96 yaşına kadar hak din için gece gündüz koşturmuş, Türk denince akla İslâm’ın, Müslüman denilince de Türk ulusunun akla geldiği bir kutlu silsileyi başlatan şahsiyet olarak tarih sahnesindeki yerini almış olmanın şerefine nail olan Satuk Buğra Han, 955'te Kaşgar yakınlarındaki Artuş'ta dâr-ı bekâya irtihal etti. Kalbi pûr-nûr, mekânı cennet, makâmı âli olsun…
Abdülkerim Satuk Buğra Han'ın ardından yazılmış olan ve Yüce Hakan'ın Hz. Sultan olarak zikredildiği şu koşuk ile Satuk Buğra Han'ı yâd etmiş olalım:
Atuş denen güzel yurt,
Pazartesi pazarı var
Garipleri kollayan,
Hz. Sultan mezarı var.
Hz. Sultan tuğ alem,
Elinde kılıç kalem.
Ağlamayın çocuklar,
Geçip gidiyor âlem.
Ve sözümü şu dua ve temennilerle noktalamak istiyorum:
Allah, Hazret-i Ömer gibi, Halid Bin Velid (r.a.) gibi, Tarık bin Ziyad gibi, Selahaddin Eyyubi gibi, Alp Arslan gibi, Nureddin Zengi gibi, Kılıç Arslan gibi, Rüknüddîn Baybars gibi, Abdülkerim Satuk Buğra Han gibi, Gazneli Mahmud gibi İslâm Serdarlarının heybetini, yolumuza tuttukları ışığı bizlerden eksik etmesin!

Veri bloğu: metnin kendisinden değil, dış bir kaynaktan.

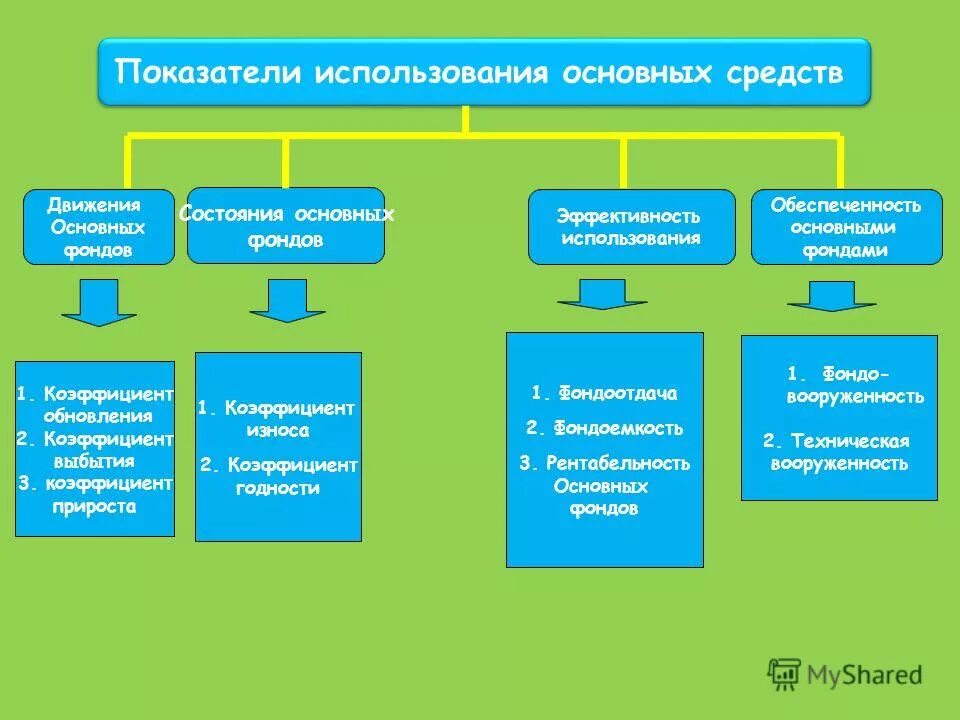 Показатели использования основных средств

Движения Основных фондов

Состояния основных фондов

Эффективность использования

Обеспеченность основными фондами

1. Коэффициент обновления
2. Коэффициент выбытия
3. коэффициент прироста

1. Коэффициент износа
2. Коэффициент годности

1. Фондоотдача
2. Фондоемкость
3. Рентабельность Основных фондов

1. Фондо-вооруженность
2. Техническая вооруженность

MyShared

Kurban olduğum Kadir Yaradan Gazze’nin, Kudüs’ün, Arakan’ın, Keşmir’in, Bosna’nın, Moro’nun, Kerkük’ün, Yemen’in, Urumçi’nin, Lübnan’ın, Patani’nin, Kosova’nın, Belucistan’ın, Kırım’ın ve daha pek çok mümin ve mazlum coğrafyanın adalet ve hürriyet beklediği şu günlerde içimizden yeni Ömer’ler, Halid’ler, Tarık’lar, Selahaddin’ler, Alparslan’lar, Nureddin’ler, Kılıçarslan’lar, Baybars’lar, Abdülkerim’ler çıkarsın inşAllah…
Günümüzde kitaba nazaran paraya rağbeti; mide gurultusunu beyin sancısı zannederek, Tanzimat’tan bu yana, hiçbir şeyin çilesini çekmeden, her şeyi, Avrupa’dan monte eden(alan) yazarlarımıza borçluyuz. Borcumuzu ödemesek de olur.